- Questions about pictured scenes
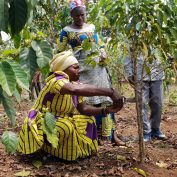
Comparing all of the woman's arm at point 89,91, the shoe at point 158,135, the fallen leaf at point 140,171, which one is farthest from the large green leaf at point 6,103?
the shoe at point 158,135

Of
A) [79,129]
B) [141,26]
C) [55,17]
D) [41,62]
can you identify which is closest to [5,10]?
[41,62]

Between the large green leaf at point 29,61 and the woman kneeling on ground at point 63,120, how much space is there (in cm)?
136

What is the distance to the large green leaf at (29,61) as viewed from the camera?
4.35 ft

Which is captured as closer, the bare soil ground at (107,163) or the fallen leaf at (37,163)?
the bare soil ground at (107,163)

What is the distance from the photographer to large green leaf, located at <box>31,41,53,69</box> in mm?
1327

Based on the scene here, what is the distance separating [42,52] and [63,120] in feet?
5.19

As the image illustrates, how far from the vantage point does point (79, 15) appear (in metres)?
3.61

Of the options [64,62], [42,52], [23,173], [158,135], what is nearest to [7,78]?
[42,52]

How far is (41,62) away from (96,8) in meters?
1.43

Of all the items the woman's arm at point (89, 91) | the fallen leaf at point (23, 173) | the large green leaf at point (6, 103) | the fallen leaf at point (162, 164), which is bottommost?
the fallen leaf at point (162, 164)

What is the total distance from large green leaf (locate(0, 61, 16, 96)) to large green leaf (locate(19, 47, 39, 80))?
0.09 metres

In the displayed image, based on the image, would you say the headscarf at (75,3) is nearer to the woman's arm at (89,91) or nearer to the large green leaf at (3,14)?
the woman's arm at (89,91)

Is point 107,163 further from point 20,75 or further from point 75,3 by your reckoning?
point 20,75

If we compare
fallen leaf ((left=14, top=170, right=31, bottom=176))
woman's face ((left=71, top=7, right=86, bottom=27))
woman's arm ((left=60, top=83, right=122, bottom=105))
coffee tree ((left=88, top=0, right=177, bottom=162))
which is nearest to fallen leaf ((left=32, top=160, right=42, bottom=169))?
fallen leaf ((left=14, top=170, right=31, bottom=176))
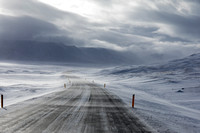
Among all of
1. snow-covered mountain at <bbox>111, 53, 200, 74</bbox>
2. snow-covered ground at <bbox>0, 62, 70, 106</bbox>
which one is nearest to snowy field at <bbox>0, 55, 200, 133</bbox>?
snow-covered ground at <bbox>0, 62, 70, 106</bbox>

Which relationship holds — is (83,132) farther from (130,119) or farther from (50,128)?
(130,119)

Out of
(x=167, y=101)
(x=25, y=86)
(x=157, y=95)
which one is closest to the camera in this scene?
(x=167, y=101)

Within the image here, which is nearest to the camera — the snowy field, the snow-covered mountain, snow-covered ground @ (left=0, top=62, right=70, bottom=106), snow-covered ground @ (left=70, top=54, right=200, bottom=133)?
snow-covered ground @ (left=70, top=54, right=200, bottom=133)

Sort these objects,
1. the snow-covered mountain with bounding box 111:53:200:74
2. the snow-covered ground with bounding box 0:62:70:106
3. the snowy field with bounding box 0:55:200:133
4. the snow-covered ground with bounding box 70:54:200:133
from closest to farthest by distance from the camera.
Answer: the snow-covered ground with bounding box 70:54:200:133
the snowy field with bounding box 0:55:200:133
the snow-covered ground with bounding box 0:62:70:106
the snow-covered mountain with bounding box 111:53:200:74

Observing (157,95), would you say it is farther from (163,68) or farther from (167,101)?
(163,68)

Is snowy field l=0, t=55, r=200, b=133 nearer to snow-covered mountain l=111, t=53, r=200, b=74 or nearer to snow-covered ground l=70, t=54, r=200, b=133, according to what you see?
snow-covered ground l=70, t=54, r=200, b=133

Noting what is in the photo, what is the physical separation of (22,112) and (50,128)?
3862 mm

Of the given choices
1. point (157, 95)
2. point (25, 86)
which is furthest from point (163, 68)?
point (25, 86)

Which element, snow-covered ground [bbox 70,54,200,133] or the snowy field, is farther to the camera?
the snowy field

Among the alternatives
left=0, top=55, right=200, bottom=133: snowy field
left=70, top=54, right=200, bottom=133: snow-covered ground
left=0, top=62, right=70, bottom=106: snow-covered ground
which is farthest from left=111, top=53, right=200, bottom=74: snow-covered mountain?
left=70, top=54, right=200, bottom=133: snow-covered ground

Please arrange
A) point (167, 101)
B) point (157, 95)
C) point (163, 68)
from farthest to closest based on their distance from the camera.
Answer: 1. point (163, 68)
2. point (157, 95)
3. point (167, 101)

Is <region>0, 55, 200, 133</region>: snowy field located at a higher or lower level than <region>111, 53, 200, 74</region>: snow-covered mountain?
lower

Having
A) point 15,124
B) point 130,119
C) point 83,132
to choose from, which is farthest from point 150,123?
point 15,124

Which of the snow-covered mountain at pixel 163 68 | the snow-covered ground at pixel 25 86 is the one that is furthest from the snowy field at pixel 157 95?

- REQUEST
Write out the full set of lines verbatim, without the pictures.

- EXERCISE RESULT
Comparing all of the woman's arm at point 89,91, the shoe at point 158,135, the fallen leaf at point 140,171, which one is farthest from the large green leaf at point 6,103?
the shoe at point 158,135

Of
A) [79,129]
B) [141,26]
C) [55,17]
D) [41,62]
can you identify which is closest to [5,10]?
[41,62]

Between the large green leaf at point 29,61 and the woman kneeling on ground at point 63,120, how much space is there (in cm)?
136

What is the distance to the large green leaf at (29,61) as viewed from the camera?
4.35 ft

Which is captured as closer, the bare soil ground at (107,163) or the fallen leaf at (37,163)?
the bare soil ground at (107,163)

What is the distance from the photographer to large green leaf, located at <box>31,41,53,69</box> in mm?
1327

Based on the scene here, what is the distance separating [42,52] and [63,120] in feet?
5.19

As the image illustrates, how far from the vantage point does point (79, 15) appear (in metres)?
3.61

Of the options [64,62], [42,52], [23,173], [158,135], what is nearest to [7,78]?
[42,52]

How far is (41,62) away from (96,8) in meters?
1.43

Of all the items the woman's arm at point (89, 91) | the fallen leaf at point (23, 173) | the large green leaf at point (6, 103) | the fallen leaf at point (162, 164), which is bottommost?
the fallen leaf at point (162, 164)

What is the total distance from large green leaf (locate(0, 61, 16, 96)) to large green leaf (locate(19, 47, 39, 80))?
0.09 metres

In the displayed image, based on the image, would you say the headscarf at (75,3) is nearer to the woman's arm at (89,91) or nearer to the large green leaf at (3,14)?
the woman's arm at (89,91)

Is point 107,163 further from point 20,75 or further from point 75,3 by your reckoning?
point 20,75

If we compare
fallen leaf ((left=14, top=170, right=31, bottom=176))
woman's face ((left=71, top=7, right=86, bottom=27))
woman's arm ((left=60, top=83, right=122, bottom=105))
coffee tree ((left=88, top=0, right=177, bottom=162))
which is nearest to fallen leaf ((left=32, top=160, right=42, bottom=169))?
fallen leaf ((left=14, top=170, right=31, bottom=176))
Among all of
1. snow-covered mountain at <bbox>111, 53, 200, 74</bbox>
2. snow-covered ground at <bbox>0, 62, 70, 106</bbox>
which one is nearest to snowy field at <bbox>0, 55, 200, 133</bbox>?
snow-covered ground at <bbox>0, 62, 70, 106</bbox>

Which relationship holds — is (83,132) farther from (130,119) or farther from (50,128)?
(130,119)

Out of
(x=167, y=101)
(x=25, y=86)
(x=157, y=95)
which one is closest to the camera in this scene?
(x=167, y=101)

Within the image here, which is nearest to the camera — the snowy field, the snow-covered mountain, snow-covered ground @ (left=0, top=62, right=70, bottom=106), snow-covered ground @ (left=70, top=54, right=200, bottom=133)?
snow-covered ground @ (left=70, top=54, right=200, bottom=133)

Sort these objects,
1. the snow-covered mountain with bounding box 111:53:200:74
2. the snow-covered ground with bounding box 0:62:70:106
3. the snowy field with bounding box 0:55:200:133
4. the snow-covered ground with bounding box 70:54:200:133
from closest to farthest by distance from the camera.
Answer: the snow-covered ground with bounding box 70:54:200:133
the snowy field with bounding box 0:55:200:133
the snow-covered ground with bounding box 0:62:70:106
the snow-covered mountain with bounding box 111:53:200:74

Observing (157,95), would you say it is farther from (163,68) or farther from (167,101)?
(163,68)

Is snowy field l=0, t=55, r=200, b=133 nearer to snow-covered mountain l=111, t=53, r=200, b=74 or nearer to snow-covered ground l=70, t=54, r=200, b=133, according to what you see?
snow-covered ground l=70, t=54, r=200, b=133

Noting what is in the photo, what is the physical separation of (22,112) and (50,128)?
3862 mm

Of the given choices
1. point (157, 95)
2. point (25, 86)
which is furthest from point (163, 68)?
point (25, 86)

Which element, snow-covered ground [bbox 70,54,200,133] or the snowy field, is farther to the camera?
the snowy field

Among the alternatives
left=0, top=55, right=200, bottom=133: snowy field
left=70, top=54, right=200, bottom=133: snow-covered ground
left=0, top=62, right=70, bottom=106: snow-covered ground
which is farthest from left=111, top=53, right=200, bottom=74: snow-covered mountain?
left=70, top=54, right=200, bottom=133: snow-covered ground

Please arrange
A) point (167, 101)
B) point (157, 95)
C) point (163, 68)
from farthest to closest based on their distance from the camera.
Answer: 1. point (163, 68)
2. point (157, 95)
3. point (167, 101)

Is <region>0, 55, 200, 133</region>: snowy field located at a higher or lower level than <region>111, 53, 200, 74</region>: snow-covered mountain?
lower

Having
A) point 15,124
B) point 130,119
C) point 83,132
to choose from, which is farthest from point 150,123?
point 15,124

Which of the snow-covered mountain at pixel 163 68 | the snow-covered ground at pixel 25 86 is the one that is furthest from the snowy field at pixel 157 95?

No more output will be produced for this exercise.